Canadian stocks were lingering in the red Wednesday morning as traders were cautious ahead of Eurogroup chief Jean-Claude Juncker's meeting with Greek Prime Minister Antonis Samaras in Athens and the release of the minutes of the Federal Reserve's July 31st-August 1st meeting.
Meanwhile, Canadian retail sales dropped unexpectedly in June, indicating a weaker trend in consumer spending.
The S&P/TSX Composite Index was down 32.10 points or 0.26 percent to 12,084.82.

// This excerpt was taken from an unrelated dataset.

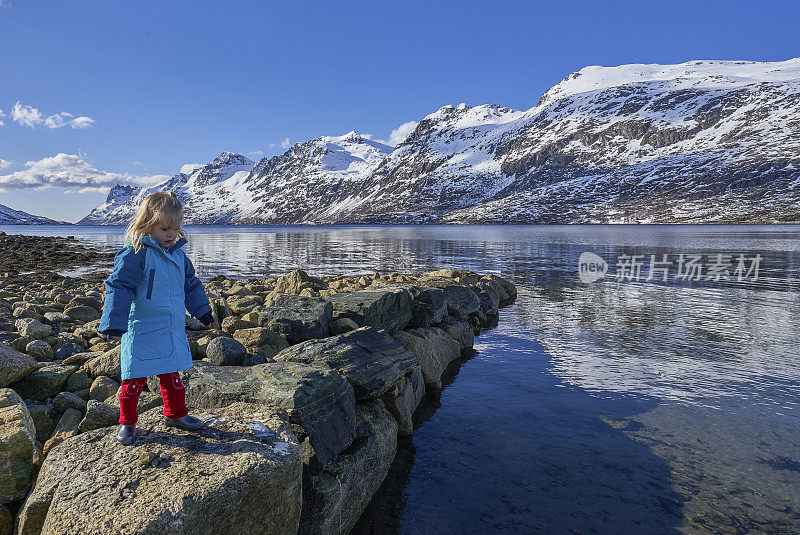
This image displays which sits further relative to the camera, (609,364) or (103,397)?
(609,364)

Latest data from the EIA revealed that U.S. crude oil inventories dipped 5.4 million barrels and gasoline stocks were down 1 million barrels in the weekended August 17. Analysts expected crude oil inventories to dip by 2 million barrels and gasoline stocks to shed 1.25 million barrels last week.
Crude for October was up $0.17 to $97.01 a barrel.

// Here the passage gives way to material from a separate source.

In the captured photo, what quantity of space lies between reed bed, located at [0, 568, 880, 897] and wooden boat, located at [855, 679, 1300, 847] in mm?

In the oil patch, Suncor Energy (SU.TO) and MEG Energy (MEG.TO) were down just over 1 percent each.
Fertilizer maker Potash Corp. (POT.TO) shed nearly 1 percent, while Agrium Inc. (AGU.TO) was adding nearly 1 percent.
Among base-metals stocks, Teck Resources (TCK_B.TO) shed over 1 percent, while Inmet Mining (IMN.TO) was gaining 1 percent.
Telecommunications company Telus Corp. (T.TO) slipped 0.25 percent after it said that it is putting a new proposal to exchange its non-voting shares into common shares on a one-for-one basis to a democratic vote of all its shareholders.
The price of gold was firm near its three-month high Wednesday morning amid hopes that the European Central Bank will take steps to reduce borrowing costs for Spain and Italy. Gold for December eased $0.40 to $1,642.50 an ounce.
Among gold plays, Kirkland Lake Gold (KGI.TO) rose nearly 2 percent. Heavyweights, Barrick Gold (ABX.TO) and Goldcorp. (G.TO) were adding about 1 percent each.
Silver mining company Dolly Varden Silver Corp. (DV.V) gained 8 percent after it said a wholly owned subsidiary of Hecla Mining Co. (HL) would acquire 20 million of it's common shares.
In economic news, Statistics Canada said retail sales declined 0.4 percent to $38.7 billion in June, more than offsetting the gain in May. Lower sales were reported in 7 of 11 sub-sectors, representing 64 percent of retail trade. In volume terms, retail sales edged down 0.1 percent. Economists were expecting for a 0.1 percent increase in sales.
From south of the border, the National Association of Realtors said existing home sales rose 2.3 percent to an annual rate of 4.47 million in July from 4.37 million in June. Economists had been expecting existing home sales to climb to an annual rate of 4.50 million.
Earlier today, data out of Japan revealed a wider-than-expected trade deficit for July, with merchandise deficit widening to 517.382 billion yen in the month compared with forecasts for a shortfall of 270.0 billion yen following the downwardly revised 60.3 billion surplus in June.